WHAT IS NEEDED:
Of all the entries below, retype only the lines from the one with "common name: thomson's gazelle" through the one with "label granularity: sequence-level", exactly as they appear.

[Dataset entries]

===

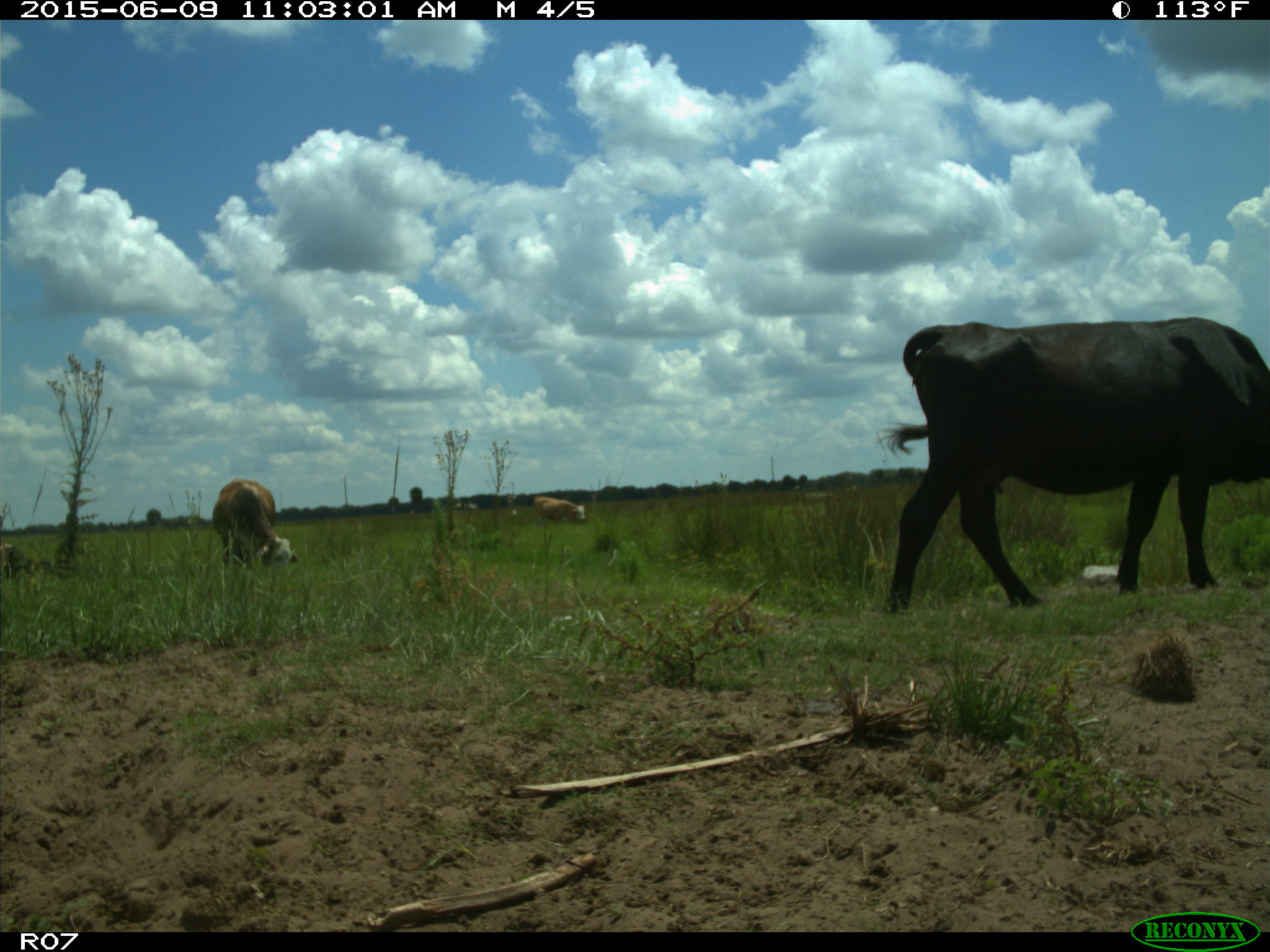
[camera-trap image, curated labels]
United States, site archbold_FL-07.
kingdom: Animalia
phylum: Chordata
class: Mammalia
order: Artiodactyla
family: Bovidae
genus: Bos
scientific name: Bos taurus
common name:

===

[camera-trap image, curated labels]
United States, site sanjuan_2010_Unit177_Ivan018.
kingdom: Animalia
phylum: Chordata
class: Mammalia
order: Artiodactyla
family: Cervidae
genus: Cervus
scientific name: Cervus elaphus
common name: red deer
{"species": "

===

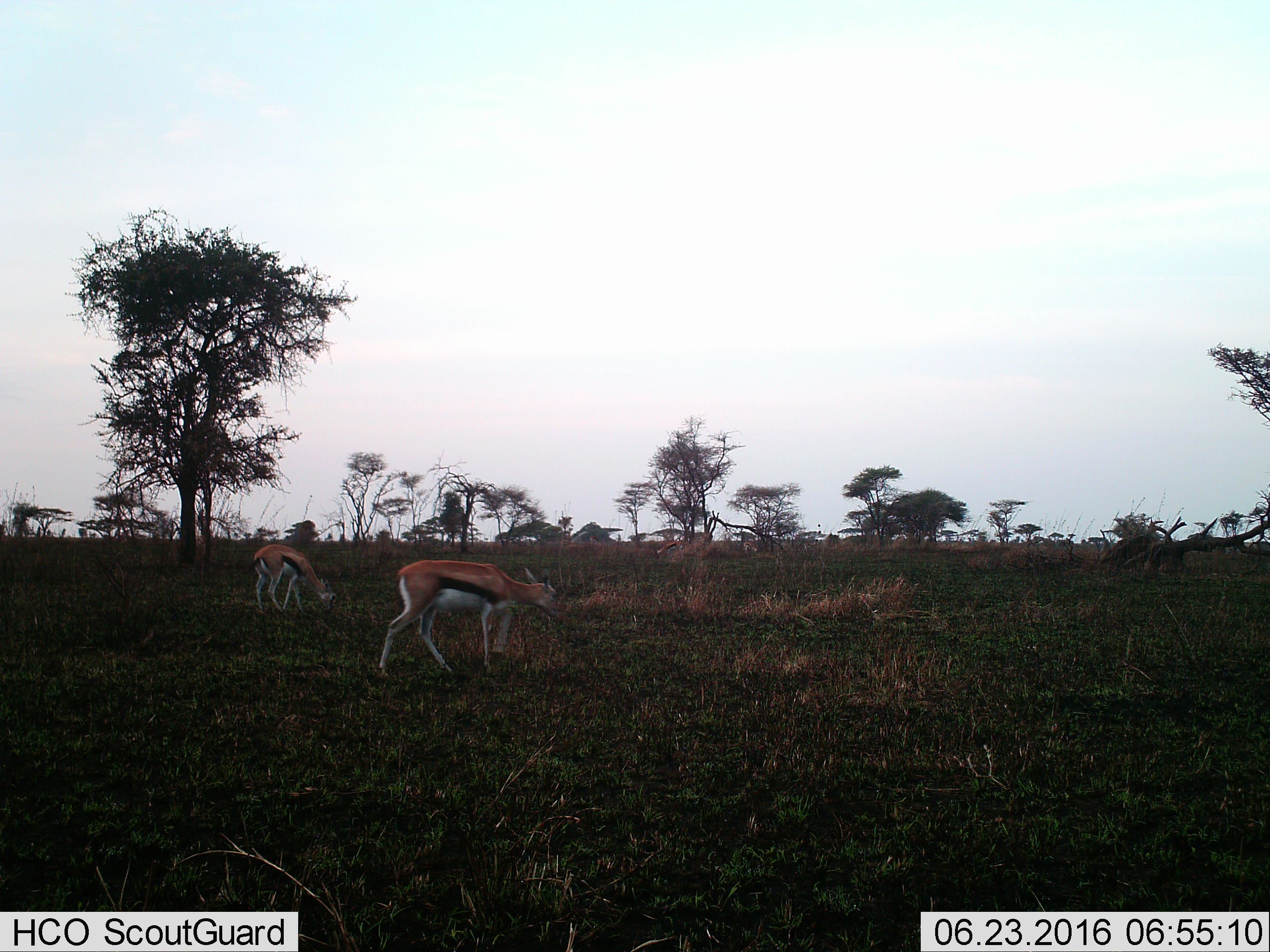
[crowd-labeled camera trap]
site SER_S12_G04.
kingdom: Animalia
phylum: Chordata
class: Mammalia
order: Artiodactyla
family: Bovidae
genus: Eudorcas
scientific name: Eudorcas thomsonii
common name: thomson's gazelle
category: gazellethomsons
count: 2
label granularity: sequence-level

===

ANSWER AREA:
common name: thomson's gazelle
category: gazellethomsons
count: 2
label granularity: sequence-level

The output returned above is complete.